# Exercise prompt:
Please restate each entry that appears below word for word, without its pictures.
(Source data begins)
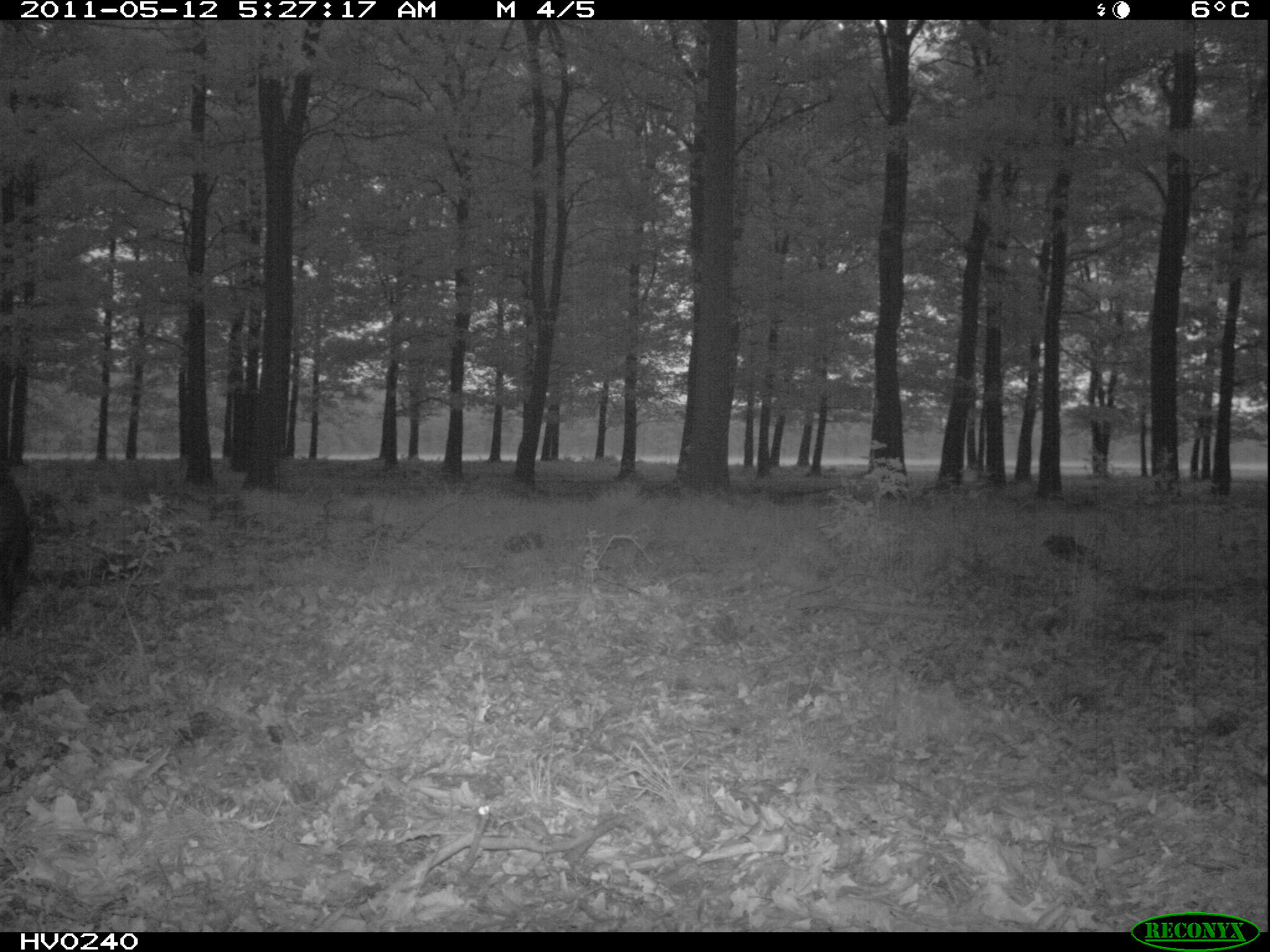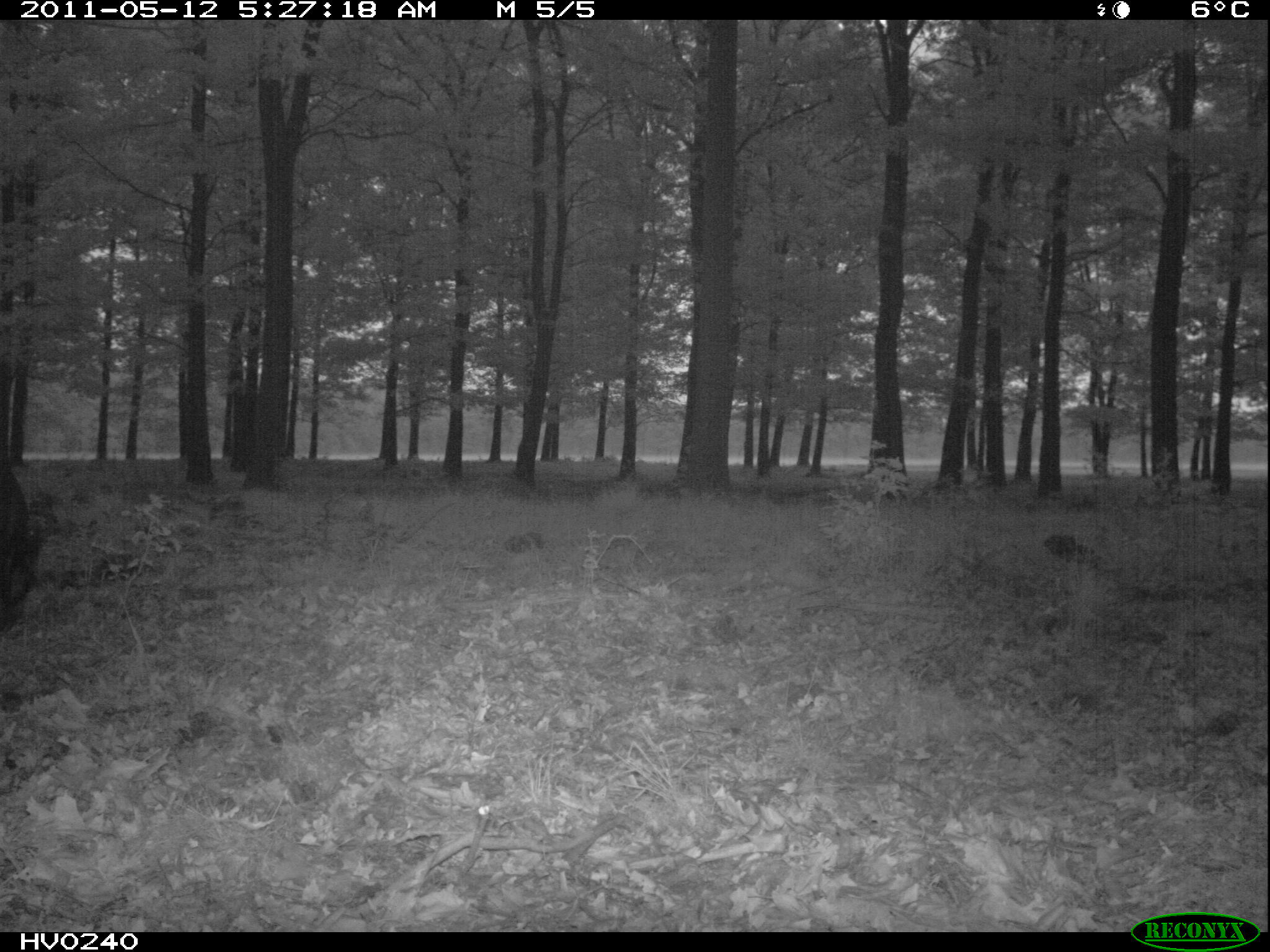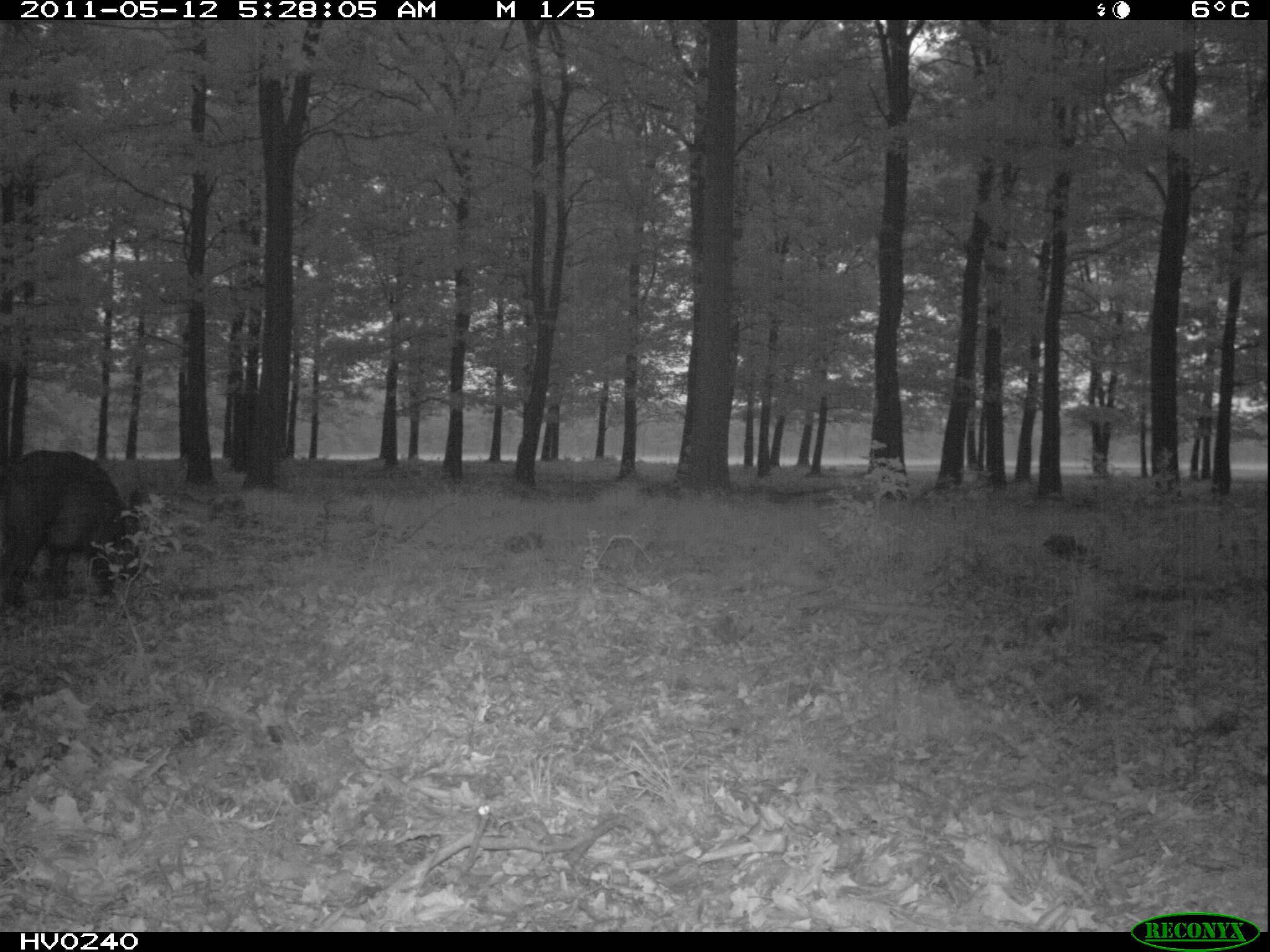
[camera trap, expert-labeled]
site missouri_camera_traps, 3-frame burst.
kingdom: Animalia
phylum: Chordata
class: Mammalia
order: Artiodactyla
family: Suidae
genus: Sus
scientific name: Sus scrofa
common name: wild boar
Wild boar (Sus scrofa). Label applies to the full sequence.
(Source data ends)
# Output of the task:
[camera trap, expert-labeled]
site missouri_camera_traps, 3-frame burst.
kingdom: Animalia
phylum: Chordata
class: Mammalia
order: Artiodactyla
family: Suidae
genus: Sus
scientific name: Sus scrofa
common name: wild boar
Wild boar (Sus scrofa). Label applies to the full sequence.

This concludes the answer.